Lady Butterflies

This week for Flora and Fauna Friday we have a pair of feminine flutterbys that share their face but live worlds apart, the Lady Butterflies (Vanessa spp.).

Here in the Southeast we have three species of butterfly in the genus Vanessa: the American Lady (Vanessa virginiensis), the Painted Lady (Vanessa cardui), and the Red Admiral (Vanessa atalanta). Today we’ll be giving the local Ladies their due attention, and we’ll host the Admiral for conversation at a later date.

Both the American Lady and Painted Lady are well traveled throughout the Southeast and can be encountered most anywhere in either of the Carolinas. They are often found in open, sunny areas such as field margins, forest edges, brushy lawns, roadsides, meadows, and prairies. Ladies are members of the diverse Brushfoot family, Nymphalidae, and share many of its familial traits, like standing on only four feet, having elongated forewings, and being equally likely to perch with wings either outstretched or tucked upward. Both butterflies have a wingspan of two to two-and-a-half inches and share the same wardrobe. With wings folded, they are predominantly a cryptic pattern brown and white with black accents, but with a hidden wash of salmon-pink on the forewing. With wings unfurled, they are mainly a warm-orange around the body but with black forewing tips peppered with white spots and four small dark spots at the edge of the hindwing.

To be more specific, the American Lady is the more widespread and abundant of the two here in the Lowcountry. They begin to fly at the doorstep of spring and can be encountered all the way into December. Their caterpillars host on a handful of low-growing annual wildflowers, most often Rabbit Tobacco (Pseudognaphalium obtusifolium) but also Cudweeds (Gamochaeta spp.) and Annual Trampweed (Facelis retusa).

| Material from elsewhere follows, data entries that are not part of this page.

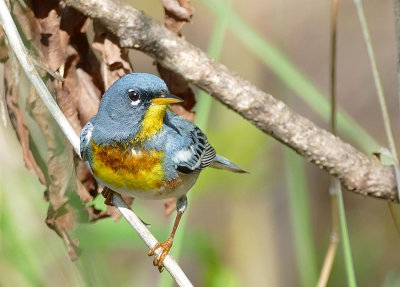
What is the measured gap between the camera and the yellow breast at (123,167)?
3.06m

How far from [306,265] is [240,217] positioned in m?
1.16

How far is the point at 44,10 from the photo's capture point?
3.02 meters

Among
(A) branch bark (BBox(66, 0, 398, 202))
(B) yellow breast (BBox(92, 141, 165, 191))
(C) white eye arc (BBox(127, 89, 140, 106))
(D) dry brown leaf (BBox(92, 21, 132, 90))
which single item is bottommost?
(B) yellow breast (BBox(92, 141, 165, 191))

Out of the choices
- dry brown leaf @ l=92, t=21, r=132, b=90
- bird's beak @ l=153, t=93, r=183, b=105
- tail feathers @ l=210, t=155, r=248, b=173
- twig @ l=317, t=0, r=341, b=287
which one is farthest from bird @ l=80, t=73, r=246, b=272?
twig @ l=317, t=0, r=341, b=287

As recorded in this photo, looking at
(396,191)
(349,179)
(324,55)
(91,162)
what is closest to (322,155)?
(349,179)

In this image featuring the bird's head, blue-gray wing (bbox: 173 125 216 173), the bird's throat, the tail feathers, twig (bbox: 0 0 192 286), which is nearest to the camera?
twig (bbox: 0 0 192 286)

Their caterpillars are strikingly colored with alternating bands of bone-white pinstripes or a calico of black, white, and cinnabar-red and with each of those red blotches bearing a black jagged thorny spine. Their caterpillars have a unique way of feeding too. They’ll bend the tip of a flower stalk or twig from their host plant over and tie it back onto itself before encapsulating the arch in silk, to form an upside-down sleeping bag for themselves. The caterpillar will hide inside for protection and emerges only to feed on foliage and flower buds, often in the morning. Adult butterflies of both species look very similar but can be told apart with either wings closed or spread. With wings open the differences are subtle. On the American Lady, look for a small white dot in the center of the top orange cell on the edge of the forewing. With wings open, that same spot may also be visible but look instead to the hindwing where you’ll find two large eyespots and an obvious jagged white band across the whole hindwing.

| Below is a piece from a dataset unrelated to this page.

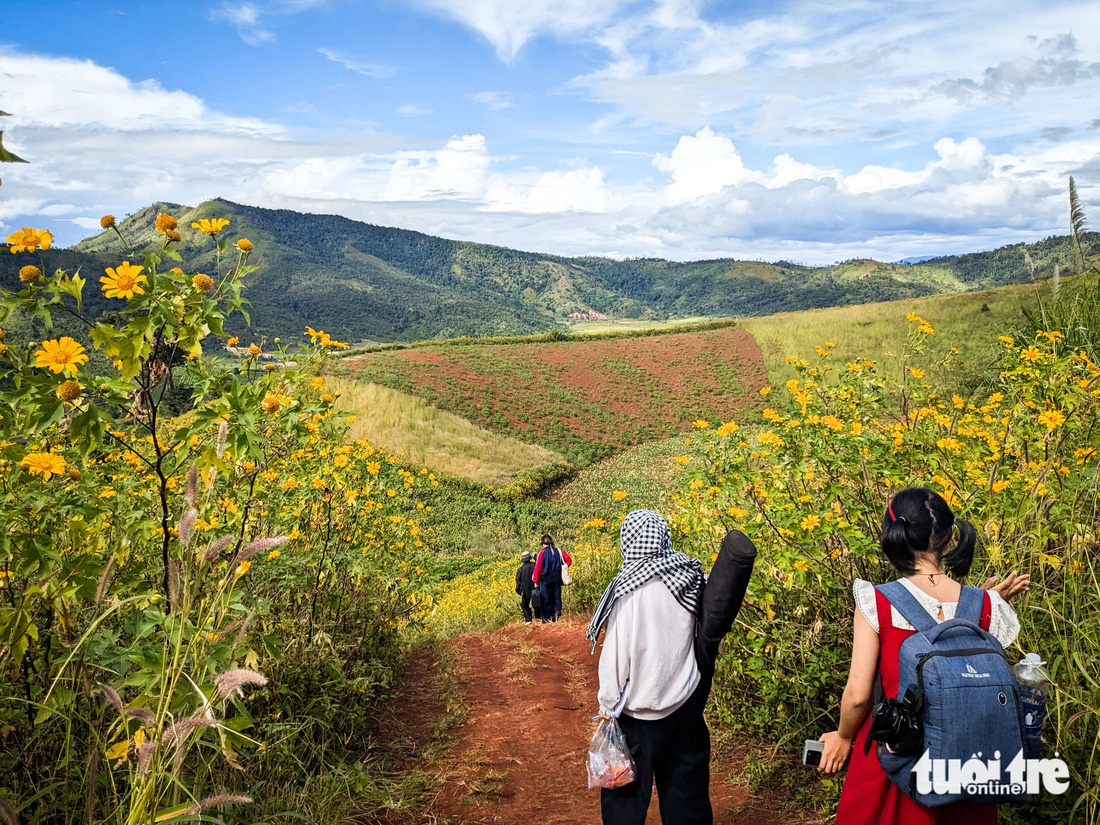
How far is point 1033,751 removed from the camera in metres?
1.96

The Painted Lady is a cosmopolitan species, being found across Europe, Asia, Africa, and North America. They are not frost hardy. So their core populations are found only in the tropics. To compensate for this limitation, they are a tropical migrant. Tropical migrants are butterfly species that overwinter in the tropics but migrate north into temperate regions in the spring and summer to take advantage of a much larger territory, before retreating towards the equator in fall. This is an arduous but not uncommon strategy employed by many of our “local” butterflies and takes multiple generations to complete the circuit in a year. As a tropical migrant with a regional core population in Mexico and the Caribbean, the Painted Lady is more sporadic in its abundance. It is most often encountered in South Carolina from August through October, as its abundance swells across the United States in summer and northeastern butterflies fly south to escape the winter. This species has a propensity for getting a wild hair of wanderlust too. Painted Ladies will be swept up in the trade winds of the Atlantic and have been flung to nearly every remote island in the Atlantic Ocean at some point, and some with great regularity. This is almost assuredly how their North American population was established. The Painted Lady’s caterpillar hosts on Thistles (Cirsium spp.) most often and they also form a silken sleeping tent from their host’s foliage up above the ground. Their caterpillar is just a spiny as their American sister but is more variable in their coloration. Sometimes they’re mainly black with yellow and orange accents, sometimes they’re a frosty-gray with orange bands, and other times they’re a custom palette somewhere in between. The adult Painted Lady butterfly lacks the white spot on the outer center of the forewing, which is seen in the American Lady. On the underside of the hindwing they have four eyespots on the outer edge, with the inner two being about half the size of the outer two, and their overall wing pattern is a uniform cobweb of white on brown with no obvious bands. Further, their overall coloration below tends to be a warmer brown and the color showing on their forewing tends to be closer to orange than pink.